Progressive degradation of articular cartilage is characteristic of osteoarthritis (OA), but OA is more than a wear-and-tear disease of the cartilage. It is a complex, multifactorial disease affecting all joint tissues, amplified by local and systemic inflammation. Chondrocytes play a crucial role in cartilage homeostasis and various molecular pathways that leading to their catabolic state have been identified. Cartilage degradation fragments and direct exposure of chondrocytes to extracellular matrix molecules provide feedback loops that further stimulate the catabolic profile. Synovial inflammation and subchondral bone changes enhance cartilage degradation by changing the joint environment, secreting pro-inflammatory cytokines and proteolytic enzymes, and attracting immune cells. The heterogeneity of the disease is underscored by the recognition on various phenotypes and endotypes, although consensus on classification of subtypes is lacking.
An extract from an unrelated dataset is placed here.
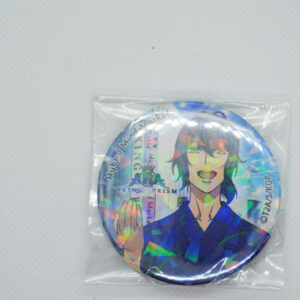 King Of Prism  - Przypinka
In the last 25 years, we have learned that timely treatment of joint injuries and repairing the meniscus are the best options to delay cartilage degradation and the development of post-traumatic OA. In addition, clinical studies have shown that cartilage thickness can be restored, but it does not necessarily provide clinical improvements. So far, there is no disease modifying OA drug (DMOAD) available. The development of DMOADs is partially hindered by the requirement of long preclinical and clinical studies, as cartilage degradation is a slow process. Availability of biomarkers as surrogate endpoint could accelerate the development. Biomarker panels for early diagnosis and patient stratification could also advance the field. Currently emerging treatment approaches, such as using regenerative medicine, promising for successful treatment.